Rising Wolf (2021)

Grade: D-

Dir: Antaine Furlong
Star: Charlotte Best, Jonny Pasvolsky, Alex Menglet, Justin Cotta
a.k.a. Ascendant

What’s worse than being stuck in a lift for an hour and forty minutes. How about, watching someone else be stuck in a lift for an hour and forty minutes? For that’s what we have here, more or less. I was hoping for much better, considering the star recently impressed us in the Skinford movies. But any goodwill resulting from her performance there, evaporates like a puddle of piss in the corner of a broken elevator. All that’s left by the end of this is an unpleasant smell, and a stain on her filmography that’s going to be hard to erase. Let’s just hope her career doesn’t plummet faster than… Well, you get the picture. That’s enough Otis-related metaphors.

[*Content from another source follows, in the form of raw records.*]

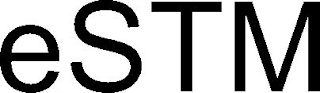 ESTM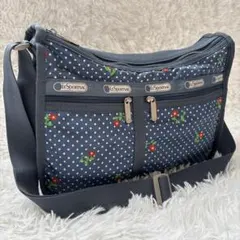 2025年最新】レスポートサック ショルダー 刺繍の人気アイテム - メルカリ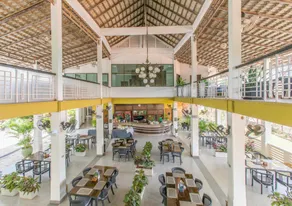 Cambodian Country Club - Image 3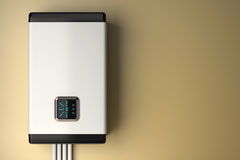 Ballingry electric boiler companies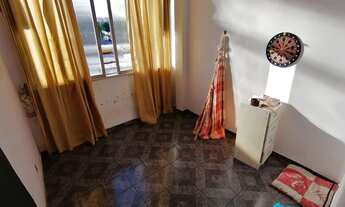 Imagem 5: Maria da Graça - 2 Quartos Próximo ao Metrô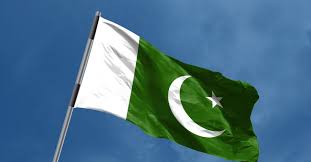 Is crypto illegal in pakistan : Pakistan Introducing Regulations Licensing Scheme For Crypto Firms Coindesk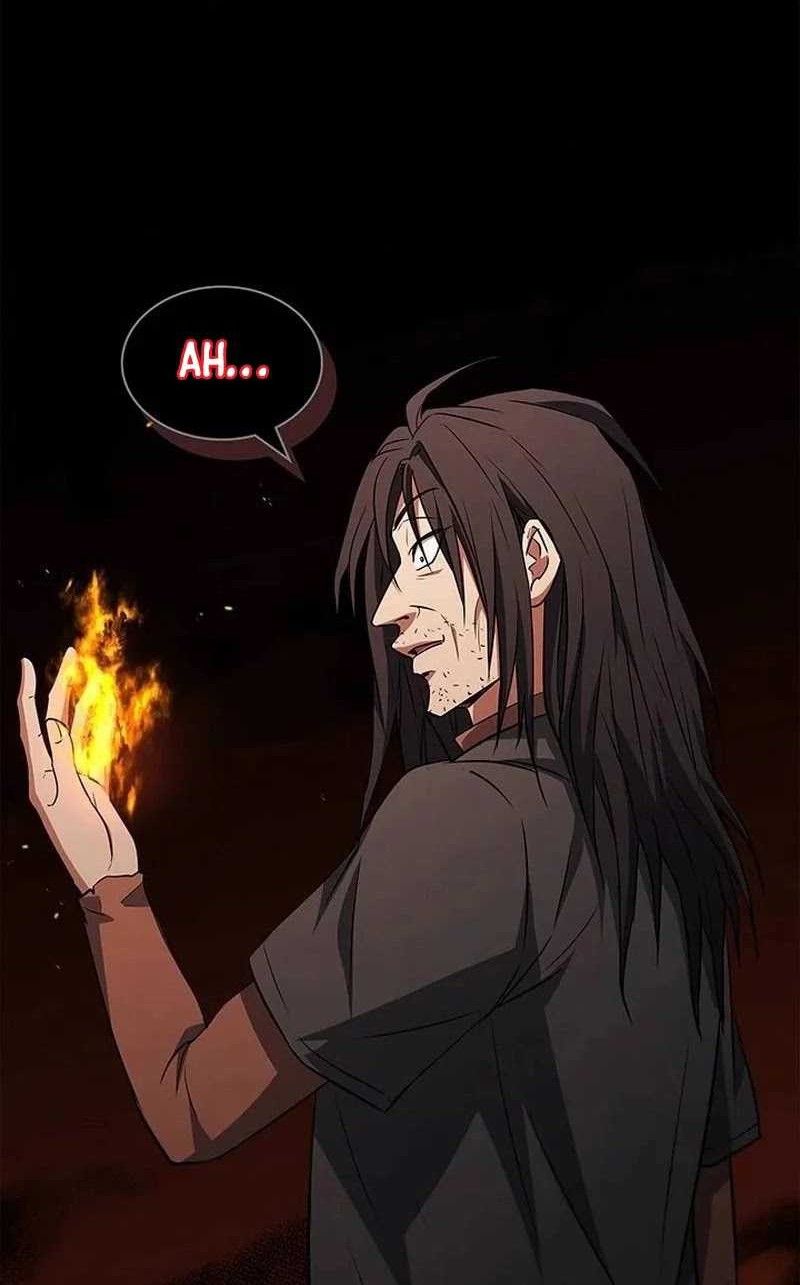 Chapter 18 - halaman 46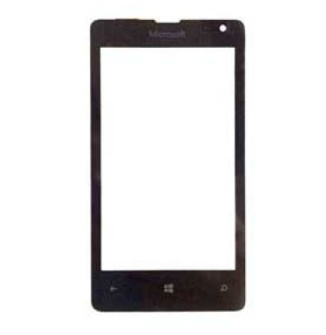 Cảm Ứng Touch Screen Nokia Lumia 435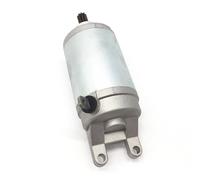 Motor Starter For Suzuki For Burgman Skywave Epicuro UC UX UH 125 150 200 250 400 AN250 AN400 Sixteen SJ125T Electric Motor Starter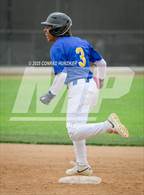 Photo from the gallery "Glendale @ Muir"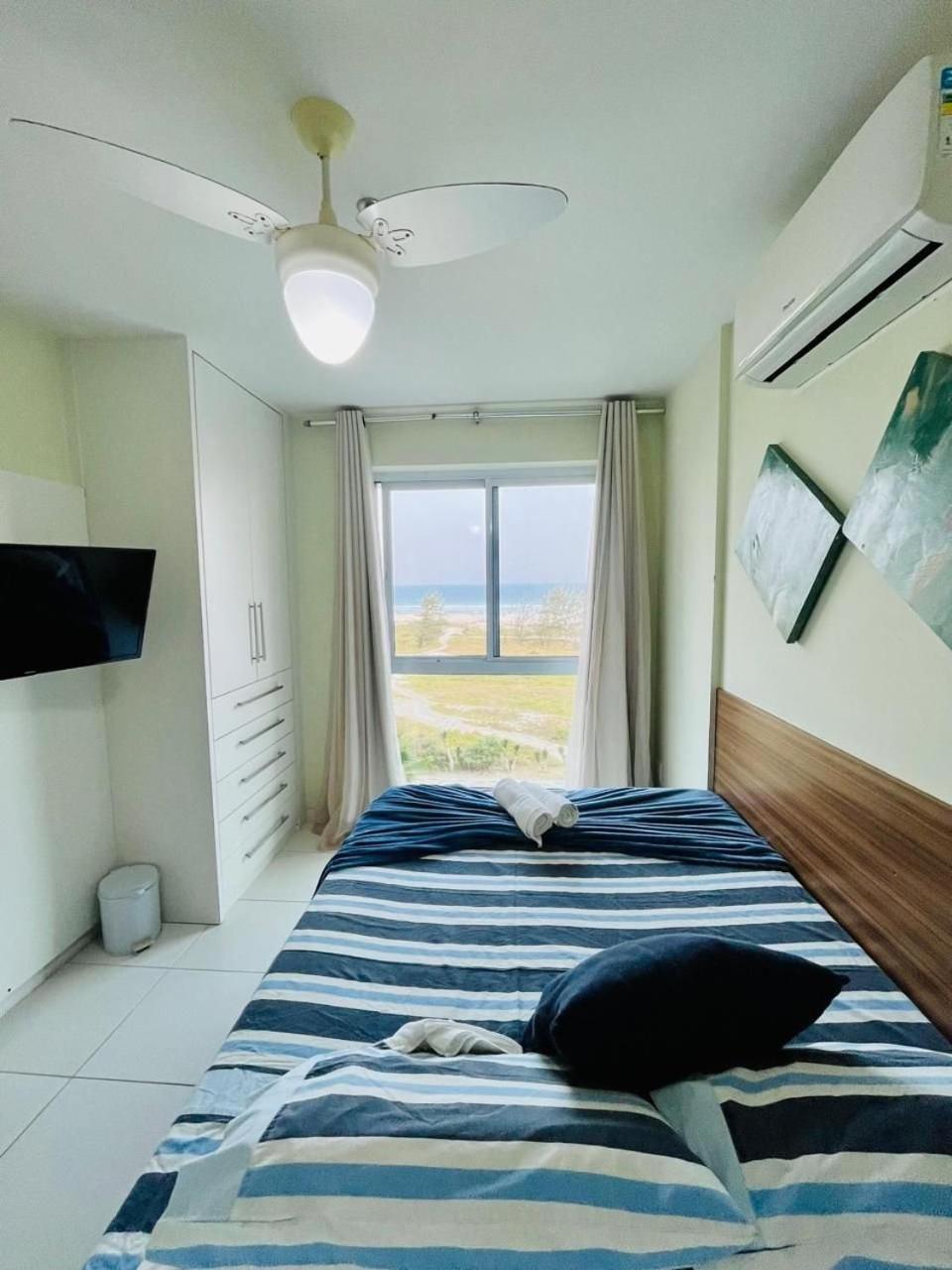 Mandai Apartment Cabo Frio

She plays Aria Wolf, who regains consciousness to find herself tied up in the lift of a high-tech Shanghai mega-skyscraper, with a bad case of cinematic amnesia. By which I mean, her memories return at exactly the pace and content necessary for the plot. There’s some whizzing up and down, which is memorable mostly for its woeful ignorance of physics, because an elevator in free-fall would not pin an occupant against the ceiling. It would need to be consistently being driven down, accelerating faster than gravity, for that to happen. Eventually, things settle down, in a welter of confusing flashbacks, where we see the young Aria and her sister Zara, possessing nature-related superpowers and the ability to see into the future.

The video screen which forms one wall of the elevator lights up and there’s Russian thug Yaroslav (Menglet), who is holding Aria’s dad (Pasvolsky) hostage, and torturing him in order to get her to reveal the location of “the Engineer.” Which is a bit awkward since Aria has no clue who that is. Fortunately, her phone – which, similarly to her memory, works or doesn’t in the precise way demanded by the script – connects her to an old friend of her father’s, Jack, who is able to begin a search, to try and locate Aria and rescue her. Will he get there in time? Who is the mysterious Engineer? And will the audience ever give a damn about any of these questions?

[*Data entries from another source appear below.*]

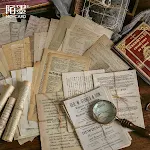 miniatures image - 2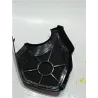 Recambio de generica para bmw r1200 rt r1200 rt referencia OEM IAM ALTAVOZ REJILLA  
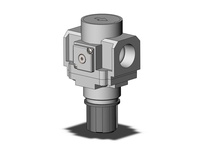 AR40-06-B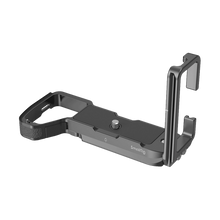SmallRig L-Bracket for Sony a7R V / a7 IV / a7S III / a1 / a7R IV / a9 II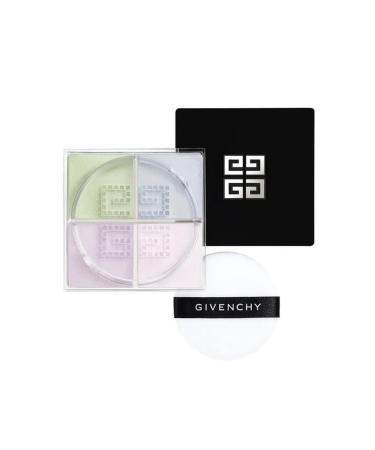 Matting compact powder tone 03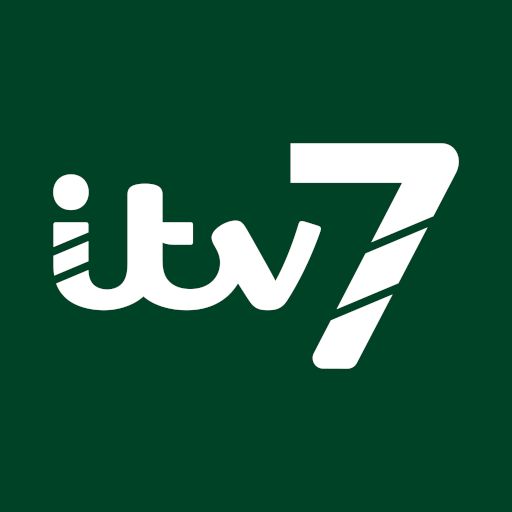ITV7 Racing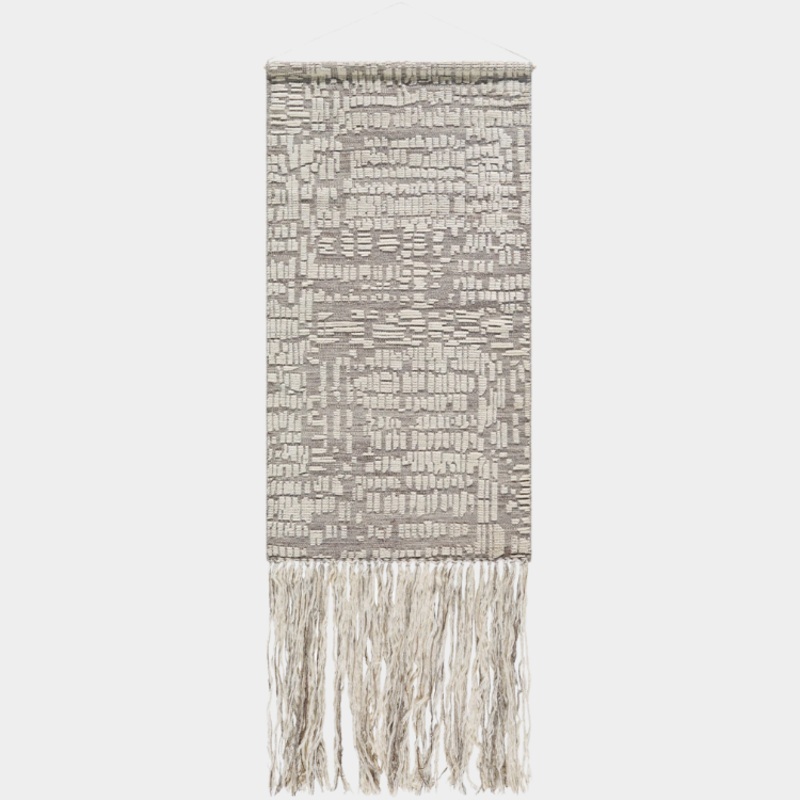 Bribana Wall Hanging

Ooh, I know the answer to the last one: no. Mostly because Furlong is clearly more interested in creating a franchise, loosely ripped off from X-Men: First Class, rather than telling a stand-alone story. This means we get copious set-up, courtesy of those flashbacks, as if Furlong realized shutting his heroine in a lift for 90 minutes isn’t going to work. He then offers no real ending to speak of, so you have very little here capable of sustaining interest. This should have been a 45-minute pilot episode, not a feature film, and might have struggled even at that length. The eco-lecturing ladled on top, in lines like “Humans are disgusting. Can’t you see that? They’re cruel. They pollute. They destroy” doesn’t help. I’ll take the stairs, thank you very much.